I thought it might be interesting for people to see some pics of where I live: in the Macedon Ranges, a rural area about an hour, or 90 minutes from the city of Melbourne. It relatively green and verdant land by Australian standards, indeed it even snows in the Winter due to the slight elevation. The local towns, which are tiny (most about 5-6,000 people) were built in the 19th century Gold Rush. They have wide streets, pubs with ornate iron balconies and little Victorian cottages. Today, they are home to a sometimes uneasy mix of conservative local farming families, and refugees from the cities including burnt-out (and loaded) highflyers, artists and creative types, and the long term unemployed.

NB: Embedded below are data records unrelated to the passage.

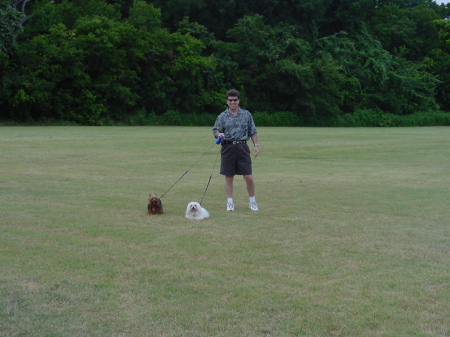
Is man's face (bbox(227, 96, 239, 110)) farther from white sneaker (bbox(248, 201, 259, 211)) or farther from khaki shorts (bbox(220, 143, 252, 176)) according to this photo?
white sneaker (bbox(248, 201, 259, 211))

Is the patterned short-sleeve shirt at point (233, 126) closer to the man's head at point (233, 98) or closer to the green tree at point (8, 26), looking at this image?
the man's head at point (233, 98)

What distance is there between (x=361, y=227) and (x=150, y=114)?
147ft

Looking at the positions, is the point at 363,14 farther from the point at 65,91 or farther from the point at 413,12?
the point at 65,91

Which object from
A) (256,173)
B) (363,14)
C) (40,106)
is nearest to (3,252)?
(256,173)

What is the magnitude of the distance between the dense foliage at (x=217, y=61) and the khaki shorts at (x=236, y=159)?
35599 mm

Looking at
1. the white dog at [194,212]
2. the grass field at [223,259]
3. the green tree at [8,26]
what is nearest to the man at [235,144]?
the grass field at [223,259]

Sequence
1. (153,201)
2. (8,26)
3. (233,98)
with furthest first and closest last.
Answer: (8,26) < (233,98) < (153,201)

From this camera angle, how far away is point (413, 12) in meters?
75.7

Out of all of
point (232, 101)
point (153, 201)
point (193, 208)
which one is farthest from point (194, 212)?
point (232, 101)

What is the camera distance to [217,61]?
56406 mm

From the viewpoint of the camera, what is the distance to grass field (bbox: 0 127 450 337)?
483cm

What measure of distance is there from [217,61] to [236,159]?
47.3m

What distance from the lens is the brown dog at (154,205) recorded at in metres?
9.24

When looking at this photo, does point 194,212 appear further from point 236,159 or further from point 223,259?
point 223,259
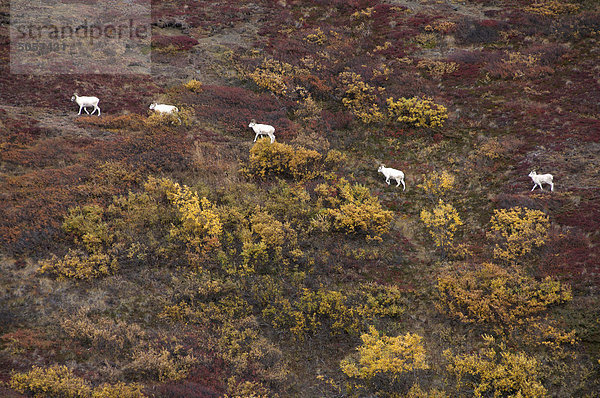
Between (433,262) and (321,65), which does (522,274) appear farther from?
(321,65)

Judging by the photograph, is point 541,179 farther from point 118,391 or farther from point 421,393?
point 118,391

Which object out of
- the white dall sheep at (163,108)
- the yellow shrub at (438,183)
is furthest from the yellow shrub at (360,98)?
the white dall sheep at (163,108)

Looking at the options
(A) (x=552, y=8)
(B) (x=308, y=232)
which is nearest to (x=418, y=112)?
(B) (x=308, y=232)

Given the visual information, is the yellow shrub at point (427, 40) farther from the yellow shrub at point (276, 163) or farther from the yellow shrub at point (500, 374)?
the yellow shrub at point (500, 374)

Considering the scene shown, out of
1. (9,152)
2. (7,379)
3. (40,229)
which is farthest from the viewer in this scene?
(9,152)

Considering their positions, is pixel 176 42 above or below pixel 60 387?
above

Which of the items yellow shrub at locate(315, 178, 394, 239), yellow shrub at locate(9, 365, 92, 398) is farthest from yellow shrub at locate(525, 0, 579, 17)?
yellow shrub at locate(9, 365, 92, 398)

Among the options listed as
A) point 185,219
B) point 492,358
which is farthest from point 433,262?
point 185,219
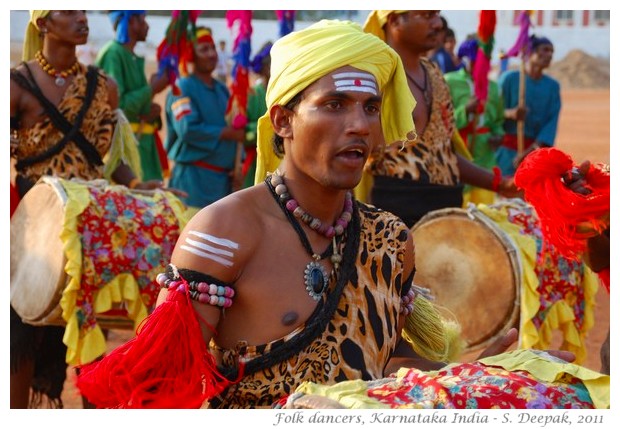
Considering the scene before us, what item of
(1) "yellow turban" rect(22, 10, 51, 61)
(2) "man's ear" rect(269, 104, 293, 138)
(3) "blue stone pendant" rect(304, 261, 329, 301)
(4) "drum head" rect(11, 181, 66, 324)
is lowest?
(4) "drum head" rect(11, 181, 66, 324)

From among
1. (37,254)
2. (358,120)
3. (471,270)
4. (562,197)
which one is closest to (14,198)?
(37,254)

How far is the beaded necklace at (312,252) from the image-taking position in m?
3.55

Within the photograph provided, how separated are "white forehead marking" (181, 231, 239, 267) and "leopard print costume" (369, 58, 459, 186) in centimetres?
314

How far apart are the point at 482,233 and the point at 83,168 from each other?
2.22m

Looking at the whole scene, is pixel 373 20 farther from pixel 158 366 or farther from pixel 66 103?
pixel 158 366

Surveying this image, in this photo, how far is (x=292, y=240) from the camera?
3596 mm

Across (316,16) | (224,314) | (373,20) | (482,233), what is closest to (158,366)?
(224,314)

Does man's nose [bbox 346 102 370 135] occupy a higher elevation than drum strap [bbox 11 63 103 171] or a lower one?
higher

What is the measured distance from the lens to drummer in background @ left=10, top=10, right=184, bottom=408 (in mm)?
6527

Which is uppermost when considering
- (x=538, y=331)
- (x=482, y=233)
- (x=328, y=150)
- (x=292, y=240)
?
(x=328, y=150)

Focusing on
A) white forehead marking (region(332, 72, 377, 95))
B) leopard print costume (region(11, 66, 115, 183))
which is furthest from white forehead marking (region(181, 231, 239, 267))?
leopard print costume (region(11, 66, 115, 183))

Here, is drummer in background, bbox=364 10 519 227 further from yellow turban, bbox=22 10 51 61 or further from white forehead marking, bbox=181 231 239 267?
white forehead marking, bbox=181 231 239 267

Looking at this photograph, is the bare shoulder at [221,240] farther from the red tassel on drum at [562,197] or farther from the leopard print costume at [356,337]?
the red tassel on drum at [562,197]

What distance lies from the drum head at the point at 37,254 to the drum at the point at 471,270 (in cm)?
192
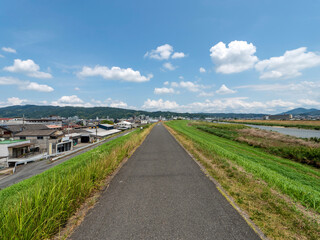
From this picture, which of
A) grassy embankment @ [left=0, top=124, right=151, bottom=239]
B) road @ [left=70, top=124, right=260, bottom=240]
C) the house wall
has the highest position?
grassy embankment @ [left=0, top=124, right=151, bottom=239]

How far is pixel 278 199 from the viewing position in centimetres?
415

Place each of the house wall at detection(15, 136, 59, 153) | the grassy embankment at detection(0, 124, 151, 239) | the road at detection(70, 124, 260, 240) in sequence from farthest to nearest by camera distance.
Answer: the house wall at detection(15, 136, 59, 153)
the road at detection(70, 124, 260, 240)
the grassy embankment at detection(0, 124, 151, 239)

Notice how utterly empty the streets are. Its like that all the time. Its a bit of a weird life; on the weekend I can hop on the train and head into the city for arthouse movies and latin clubs and Thai food and during the week I live a fairly hermit-like existence in my little town. I like the quiet though, and the charm of the place - but at times the "small town" mentality wears me down.
Probably my favorite thing about the town where I live is the jogging track I run on every day (well, in warm weather) by a little creek (although in Australia it is considered a "river"). Rather bizarrely, it is named the "campaspe" after one of Alexander the Great's mistresses!! At dusk you can see ripples of the platypuses swimming in the murky water and the trees are alive with birds; raucous flocks of white cockatoos, 60 or 70 strong, pink and grey galahs and the blood-red rosellas, or lime green,purple,yellow and orange rainbow lorikeets.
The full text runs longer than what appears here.